The voiding signal may activate detrusor muscle contraction without activating external urethral sphincter contraction, and bladder voiding may be achieved without dyssynergia. This may be achieved with a dual waveform of a high-frequency and low-amplitude signal, which inhibits contraction of the external urethral sphincter without contracting the detrusor muscle, and a low-frequency and high-amplitude signal, which activates detrusor muscle contraction without activating contraction of the external urethral sphincter because the high-frequency signal inhibts this contraction.
The tonicity and voiding signal generators may be connected through a selector, for selecting between the tonicity and voiding signals.
In accordance with the present invention, there is also provided a method for generating a bladder tonicity signal and a bladder voiding signal in an implant. The method comprises providing a tonicity signal generator generating a tonicity signal for preventing bladder hyperreflexia and connecting a self-contained power supply to the tonicity signal generator for powering the tonicity signal generator, and providing a voiding signal generator generating a voiding signal for activating bladder voiding and connecting a power-receiving circuit to the voiding signal generator, the power-receiving circuit including a transducer, for powering the voiding signal generator.

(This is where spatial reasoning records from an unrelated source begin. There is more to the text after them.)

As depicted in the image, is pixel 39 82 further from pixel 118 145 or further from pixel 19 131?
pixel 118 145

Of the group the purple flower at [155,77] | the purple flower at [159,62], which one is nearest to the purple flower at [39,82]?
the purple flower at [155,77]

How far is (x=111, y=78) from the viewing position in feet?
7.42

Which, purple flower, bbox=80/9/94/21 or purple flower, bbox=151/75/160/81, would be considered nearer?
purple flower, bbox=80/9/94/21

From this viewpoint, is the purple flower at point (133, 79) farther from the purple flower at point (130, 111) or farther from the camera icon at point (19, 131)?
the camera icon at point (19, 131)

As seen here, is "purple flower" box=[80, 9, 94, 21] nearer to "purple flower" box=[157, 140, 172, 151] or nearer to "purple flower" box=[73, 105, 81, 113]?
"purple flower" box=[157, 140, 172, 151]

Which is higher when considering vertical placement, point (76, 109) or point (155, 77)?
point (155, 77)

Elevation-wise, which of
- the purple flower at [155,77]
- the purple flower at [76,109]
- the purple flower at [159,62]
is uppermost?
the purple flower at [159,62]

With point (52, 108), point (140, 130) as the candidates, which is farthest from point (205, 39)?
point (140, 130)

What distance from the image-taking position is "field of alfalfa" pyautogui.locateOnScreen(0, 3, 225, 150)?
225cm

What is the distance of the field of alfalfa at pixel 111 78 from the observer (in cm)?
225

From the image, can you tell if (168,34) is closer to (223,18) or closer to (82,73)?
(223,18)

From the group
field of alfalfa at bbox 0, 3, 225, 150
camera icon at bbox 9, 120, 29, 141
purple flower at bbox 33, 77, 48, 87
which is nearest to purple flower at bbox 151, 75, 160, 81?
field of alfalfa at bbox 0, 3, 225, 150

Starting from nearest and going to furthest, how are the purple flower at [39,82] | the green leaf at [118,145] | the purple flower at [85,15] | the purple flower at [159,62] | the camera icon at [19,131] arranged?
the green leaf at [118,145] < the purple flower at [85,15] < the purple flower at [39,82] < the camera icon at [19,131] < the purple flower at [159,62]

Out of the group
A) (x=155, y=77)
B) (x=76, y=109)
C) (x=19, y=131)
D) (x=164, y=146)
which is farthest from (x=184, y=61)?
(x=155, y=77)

In accordance with the present invention, there is further provided a method for improving bladder voiding and preventing hyperreflexia in a patient. The method comprises implanting such an electronic stimulator implant in a subcutaneous pouch of the patient, implanting an electrode in a subcutaneous space of the patient, connecting a first end of the electrode to the implant, and connecting a second end of the electrode to a sacral nerve, thereby transmitting the tonicity signal to the sacral nerve, and manually activating an external controller of the electronic stimulator implant when in proximity thereof, thereby activating the voiding signal generator and transmitting the voiding signal to the sacral nerve upon command.

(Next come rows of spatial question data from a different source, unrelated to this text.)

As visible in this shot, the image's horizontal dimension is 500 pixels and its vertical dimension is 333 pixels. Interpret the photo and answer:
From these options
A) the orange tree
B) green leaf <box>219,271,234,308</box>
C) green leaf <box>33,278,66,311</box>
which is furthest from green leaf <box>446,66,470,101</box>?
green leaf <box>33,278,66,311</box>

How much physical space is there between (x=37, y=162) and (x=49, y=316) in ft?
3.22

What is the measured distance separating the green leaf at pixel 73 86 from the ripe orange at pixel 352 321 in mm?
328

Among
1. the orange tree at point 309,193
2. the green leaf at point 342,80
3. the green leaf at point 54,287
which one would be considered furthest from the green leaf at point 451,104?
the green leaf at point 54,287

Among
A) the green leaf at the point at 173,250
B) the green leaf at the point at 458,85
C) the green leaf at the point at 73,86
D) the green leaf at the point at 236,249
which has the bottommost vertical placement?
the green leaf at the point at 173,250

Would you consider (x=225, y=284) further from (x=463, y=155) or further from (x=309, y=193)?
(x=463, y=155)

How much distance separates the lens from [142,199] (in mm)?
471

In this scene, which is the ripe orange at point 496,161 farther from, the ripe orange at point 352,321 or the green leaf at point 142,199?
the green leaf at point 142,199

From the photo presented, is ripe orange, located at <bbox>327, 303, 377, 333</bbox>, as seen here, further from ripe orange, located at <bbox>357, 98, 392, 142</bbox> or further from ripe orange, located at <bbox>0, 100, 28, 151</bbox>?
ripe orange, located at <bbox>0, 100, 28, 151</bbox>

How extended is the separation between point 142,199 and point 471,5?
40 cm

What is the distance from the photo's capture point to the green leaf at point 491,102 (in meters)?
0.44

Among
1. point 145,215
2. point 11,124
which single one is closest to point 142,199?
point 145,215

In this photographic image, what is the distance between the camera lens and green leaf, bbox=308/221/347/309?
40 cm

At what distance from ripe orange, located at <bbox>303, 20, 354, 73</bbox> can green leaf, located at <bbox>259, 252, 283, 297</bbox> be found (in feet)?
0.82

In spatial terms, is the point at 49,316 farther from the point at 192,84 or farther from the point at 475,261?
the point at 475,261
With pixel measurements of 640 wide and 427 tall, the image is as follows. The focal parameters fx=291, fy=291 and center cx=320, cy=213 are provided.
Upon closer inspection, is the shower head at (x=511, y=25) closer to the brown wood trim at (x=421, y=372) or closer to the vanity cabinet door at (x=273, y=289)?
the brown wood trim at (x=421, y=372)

The electronic stimulator implant of the present invention may be used in patients having a dysfunctional bladder, such as spinal cord injured (SCI) patients, or in patients presenting a urinary retention of unknown etiology, and more particularly in patients using an implantable FES system.

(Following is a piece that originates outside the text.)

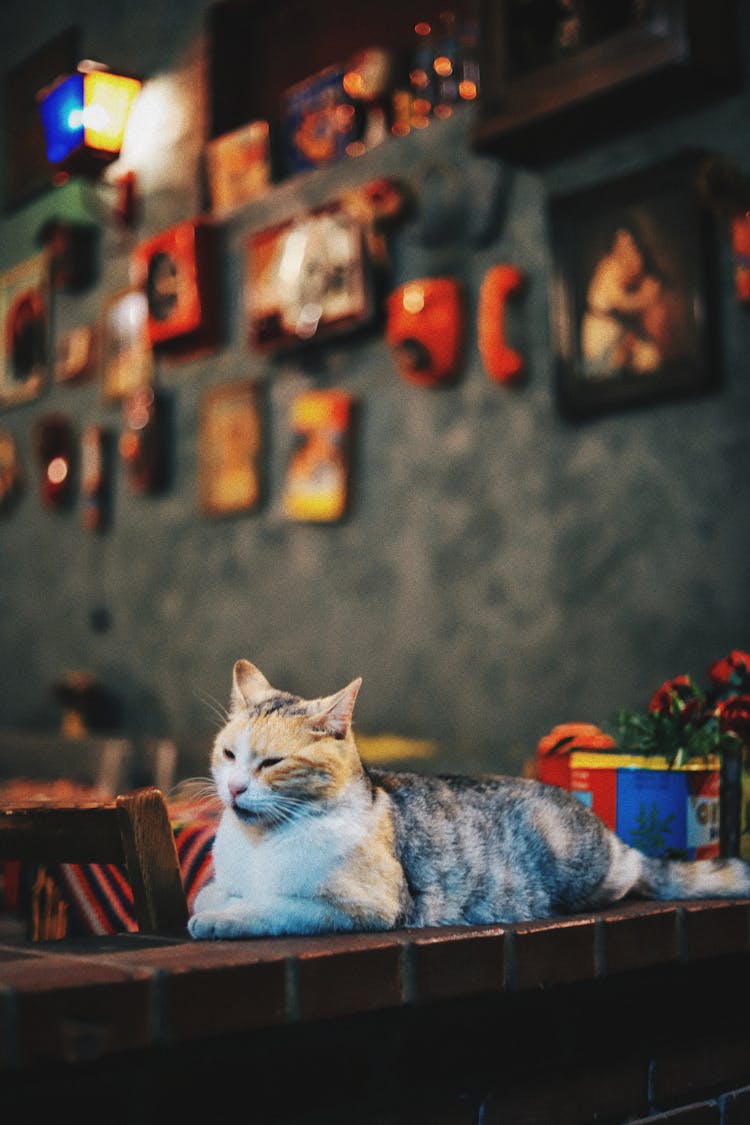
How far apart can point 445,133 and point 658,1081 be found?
10.7 feet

An object of the present invention is to provide a mechanism to confirm that the implant is operating properly. According to this aspect of the invention, the implant measures an electrode-tissue contact impedance value. The results of measurement and monitoring are communicated from the implant to inform the patient or health-care provider about the proper operation or malfunction of the implant. This communication may take place by modulation of an inductive powering signal. The implant may also carry out its measurement and monitoring of the electrode-tissue impedance over an extended period of time, as for example by intermittantly interrupting supply of a tonicity signal and supplying an active test signal or measuring a tissue potential, and record the results of such monitoring. The compiled results of the monitoring can then be communicated to the patient or health-care provider.